大工の年収はキャリアステージによって大きく変わります。

キャリア年収目安
見習い(1〜3年)250〜350万円
一人前(5〜8年)400〜550万円
ベテラン職人(10年以上)550〜750万円
棟梁・親方700〜1,200万円
独立・個人事業主600〜2,000万円(実力次第)

見習い期間は収入が少ないものの、一人前になってからは安定した高収入が期待できます。

取得しておきたい資格

大工として働くうえで役立つ資格です。

  • 木造建築士・二級建築士:設計・監理もできるようになり、業務の幅が広がる
  • 建築大工技能士(1〜3級):技術レベルを証明する国家技能検定
  • 玉掛け技能講習・クレーン運転:現場作業の安全に必要

大工の仕事のやりがい

完成した建物に名前が残る

自分が建てた家に家族が暮らし続けます。
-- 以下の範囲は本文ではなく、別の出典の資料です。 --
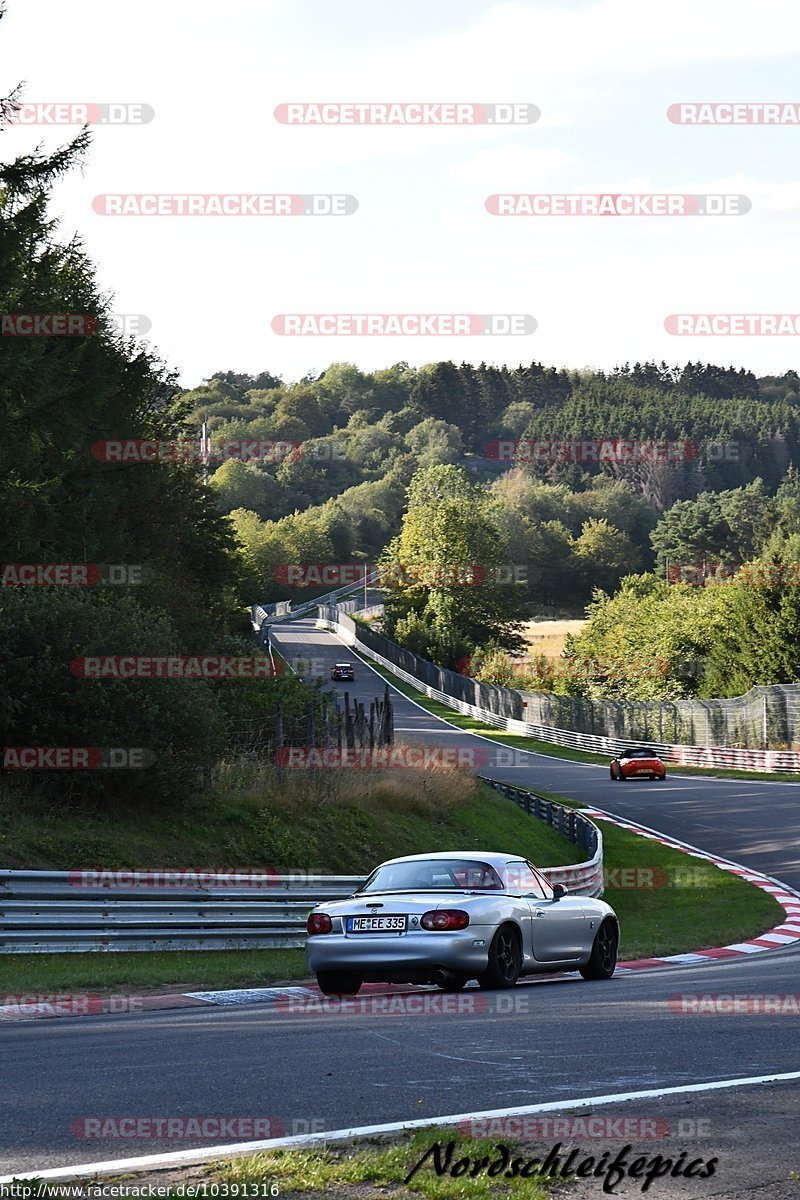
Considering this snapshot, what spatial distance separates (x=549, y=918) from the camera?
541 inches

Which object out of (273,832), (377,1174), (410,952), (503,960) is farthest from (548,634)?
(377,1174)

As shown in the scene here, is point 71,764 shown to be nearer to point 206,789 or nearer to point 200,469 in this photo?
point 206,789

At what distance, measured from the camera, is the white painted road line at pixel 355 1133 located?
19.3 ft

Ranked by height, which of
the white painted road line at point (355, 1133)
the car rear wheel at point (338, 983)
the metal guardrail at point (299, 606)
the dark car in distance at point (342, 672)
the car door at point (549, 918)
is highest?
the metal guardrail at point (299, 606)

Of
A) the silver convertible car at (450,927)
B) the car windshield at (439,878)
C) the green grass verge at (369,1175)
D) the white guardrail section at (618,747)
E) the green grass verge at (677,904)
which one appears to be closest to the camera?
the green grass verge at (369,1175)

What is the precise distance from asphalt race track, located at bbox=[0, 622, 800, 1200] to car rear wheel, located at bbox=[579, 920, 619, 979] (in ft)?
2.44

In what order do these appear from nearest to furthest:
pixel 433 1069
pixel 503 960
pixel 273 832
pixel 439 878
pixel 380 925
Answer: pixel 433 1069
pixel 380 925
pixel 503 960
pixel 439 878
pixel 273 832

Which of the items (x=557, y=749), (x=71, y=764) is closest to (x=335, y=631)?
(x=557, y=749)

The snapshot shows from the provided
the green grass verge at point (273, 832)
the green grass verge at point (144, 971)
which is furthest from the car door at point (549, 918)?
the green grass verge at point (273, 832)

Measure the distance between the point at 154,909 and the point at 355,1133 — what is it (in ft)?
36.3

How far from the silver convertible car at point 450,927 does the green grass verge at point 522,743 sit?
38.3m

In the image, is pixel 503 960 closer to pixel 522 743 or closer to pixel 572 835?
pixel 572 835

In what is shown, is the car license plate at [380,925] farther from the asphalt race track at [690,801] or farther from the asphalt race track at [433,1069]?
the asphalt race track at [690,801]

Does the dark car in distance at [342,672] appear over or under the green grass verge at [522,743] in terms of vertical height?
over
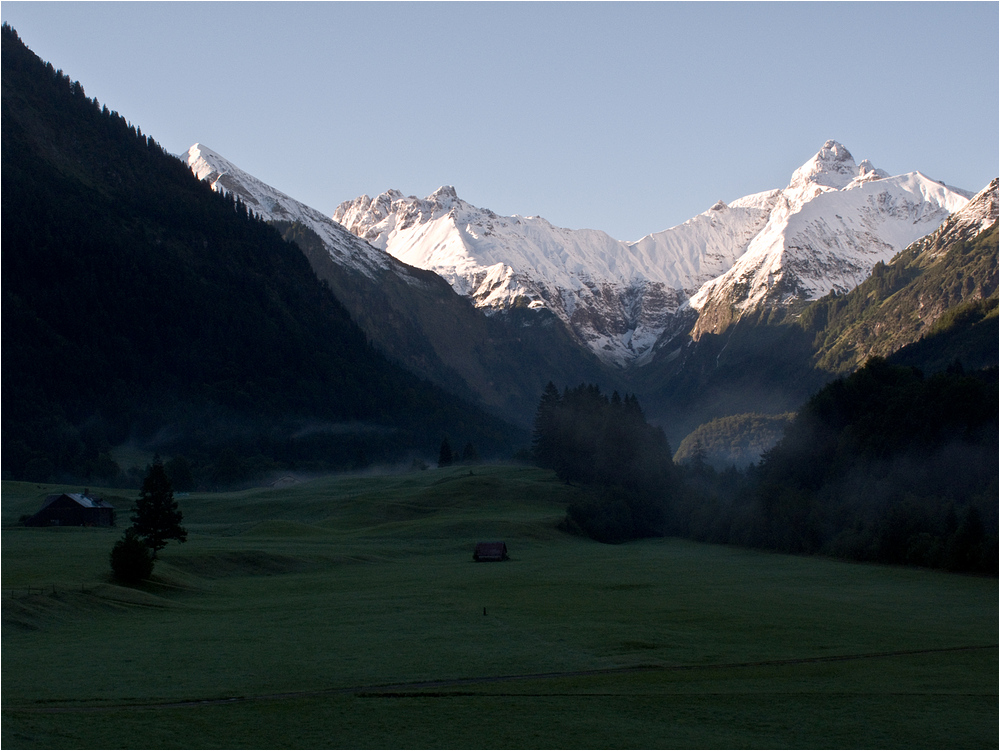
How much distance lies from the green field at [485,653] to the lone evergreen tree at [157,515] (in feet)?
11.7

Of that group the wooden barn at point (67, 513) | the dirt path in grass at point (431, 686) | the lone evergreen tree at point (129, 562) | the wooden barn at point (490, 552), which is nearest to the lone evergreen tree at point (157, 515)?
the lone evergreen tree at point (129, 562)

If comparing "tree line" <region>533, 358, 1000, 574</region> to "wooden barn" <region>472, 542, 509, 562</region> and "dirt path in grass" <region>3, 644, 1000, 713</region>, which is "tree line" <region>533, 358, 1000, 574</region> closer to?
"wooden barn" <region>472, 542, 509, 562</region>

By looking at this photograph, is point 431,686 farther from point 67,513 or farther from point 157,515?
point 67,513

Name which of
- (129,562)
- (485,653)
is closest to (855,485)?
(129,562)

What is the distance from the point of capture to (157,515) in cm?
8875

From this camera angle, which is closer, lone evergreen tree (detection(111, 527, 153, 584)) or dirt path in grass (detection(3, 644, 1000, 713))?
dirt path in grass (detection(3, 644, 1000, 713))

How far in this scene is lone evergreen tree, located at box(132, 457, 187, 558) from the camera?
8719 centimetres

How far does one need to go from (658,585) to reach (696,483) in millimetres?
83657

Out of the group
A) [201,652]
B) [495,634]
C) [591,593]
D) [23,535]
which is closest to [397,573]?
[591,593]

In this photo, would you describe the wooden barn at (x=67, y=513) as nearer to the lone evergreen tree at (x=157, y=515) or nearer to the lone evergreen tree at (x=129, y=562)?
the lone evergreen tree at (x=157, y=515)

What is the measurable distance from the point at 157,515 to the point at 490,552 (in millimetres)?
32049

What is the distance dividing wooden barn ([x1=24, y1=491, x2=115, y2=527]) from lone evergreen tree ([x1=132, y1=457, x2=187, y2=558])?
35.2m

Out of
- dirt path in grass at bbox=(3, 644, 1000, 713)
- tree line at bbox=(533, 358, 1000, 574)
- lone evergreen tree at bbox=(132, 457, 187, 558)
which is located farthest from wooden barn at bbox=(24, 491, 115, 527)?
dirt path in grass at bbox=(3, 644, 1000, 713)

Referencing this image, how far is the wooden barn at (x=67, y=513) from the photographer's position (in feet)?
397
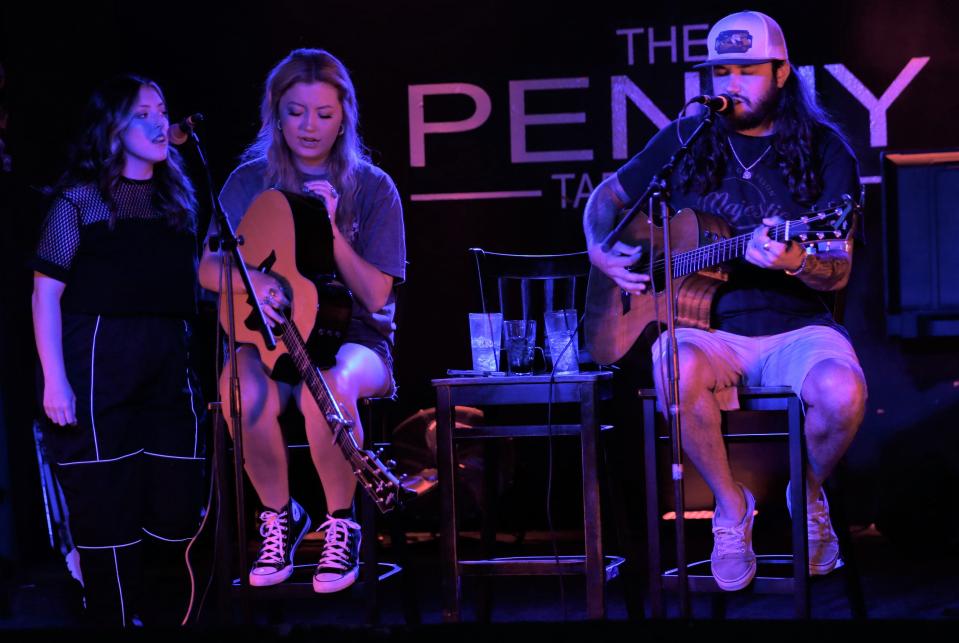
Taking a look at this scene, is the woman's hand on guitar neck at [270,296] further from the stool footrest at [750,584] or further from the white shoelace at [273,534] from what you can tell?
the stool footrest at [750,584]

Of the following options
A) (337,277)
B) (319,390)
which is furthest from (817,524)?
(337,277)

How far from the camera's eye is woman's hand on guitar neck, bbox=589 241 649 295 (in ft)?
11.5

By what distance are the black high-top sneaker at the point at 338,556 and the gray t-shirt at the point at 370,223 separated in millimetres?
589

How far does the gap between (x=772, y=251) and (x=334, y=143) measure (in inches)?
60.7

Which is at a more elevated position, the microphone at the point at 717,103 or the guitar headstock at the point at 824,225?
the microphone at the point at 717,103

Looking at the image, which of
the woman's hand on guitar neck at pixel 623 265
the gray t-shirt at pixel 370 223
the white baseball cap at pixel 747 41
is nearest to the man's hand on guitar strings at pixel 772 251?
the woman's hand on guitar neck at pixel 623 265

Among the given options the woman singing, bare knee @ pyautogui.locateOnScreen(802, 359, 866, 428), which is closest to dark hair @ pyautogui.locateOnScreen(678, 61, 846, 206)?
bare knee @ pyautogui.locateOnScreen(802, 359, 866, 428)

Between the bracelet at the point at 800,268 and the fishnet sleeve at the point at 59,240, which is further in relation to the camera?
the fishnet sleeve at the point at 59,240

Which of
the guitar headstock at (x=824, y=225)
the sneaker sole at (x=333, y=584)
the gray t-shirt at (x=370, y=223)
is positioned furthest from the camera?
the gray t-shirt at (x=370, y=223)

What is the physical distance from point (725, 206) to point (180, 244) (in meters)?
1.77

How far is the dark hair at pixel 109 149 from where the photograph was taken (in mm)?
3727

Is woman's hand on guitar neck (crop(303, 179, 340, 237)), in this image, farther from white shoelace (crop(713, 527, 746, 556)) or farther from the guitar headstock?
white shoelace (crop(713, 527, 746, 556))

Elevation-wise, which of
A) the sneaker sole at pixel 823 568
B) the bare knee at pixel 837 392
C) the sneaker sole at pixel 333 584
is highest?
the bare knee at pixel 837 392

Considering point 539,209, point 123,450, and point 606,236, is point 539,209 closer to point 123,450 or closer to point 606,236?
point 606,236
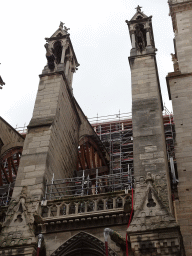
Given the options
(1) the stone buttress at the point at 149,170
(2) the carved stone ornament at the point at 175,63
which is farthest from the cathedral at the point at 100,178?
(2) the carved stone ornament at the point at 175,63

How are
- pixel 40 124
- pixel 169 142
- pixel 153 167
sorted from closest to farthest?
pixel 153 167 < pixel 40 124 < pixel 169 142

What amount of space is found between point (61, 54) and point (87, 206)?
9117 mm

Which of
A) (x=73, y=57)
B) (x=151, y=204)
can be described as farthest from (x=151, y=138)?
(x=73, y=57)

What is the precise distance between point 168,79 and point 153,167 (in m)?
7.22

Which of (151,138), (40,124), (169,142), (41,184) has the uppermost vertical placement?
(169,142)

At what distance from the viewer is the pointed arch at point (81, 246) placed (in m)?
10.9

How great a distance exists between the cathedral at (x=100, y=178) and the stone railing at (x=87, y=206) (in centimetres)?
3

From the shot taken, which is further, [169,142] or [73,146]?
[169,142]

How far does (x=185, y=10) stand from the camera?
2155cm

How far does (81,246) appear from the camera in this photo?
438 inches

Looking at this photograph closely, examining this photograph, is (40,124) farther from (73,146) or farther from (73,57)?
(73,57)

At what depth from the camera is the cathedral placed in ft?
34.3

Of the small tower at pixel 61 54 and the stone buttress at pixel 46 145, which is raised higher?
A: the small tower at pixel 61 54

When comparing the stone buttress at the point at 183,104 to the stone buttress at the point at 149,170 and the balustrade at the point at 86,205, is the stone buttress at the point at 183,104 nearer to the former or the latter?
the stone buttress at the point at 149,170
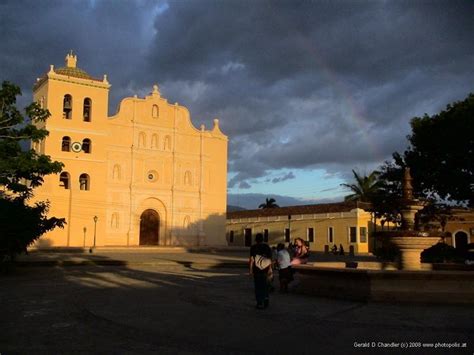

数十年後も残る仕事への誇りは、大工ならではのやりがいです。

職人としての独自技術を持てる

木材の加工・組み手・刻みなど、職人固有のスキルが身につきます。技術は一生の財産になります。

まとめ

大工への転職は、体力・根気が必要な分、長期的に見れば高収入と誇りある職業生活が待っています。見習い期間の収入の低さに備えつつ、長期視点でキャリアを考える方には非常におすすめの転職先です。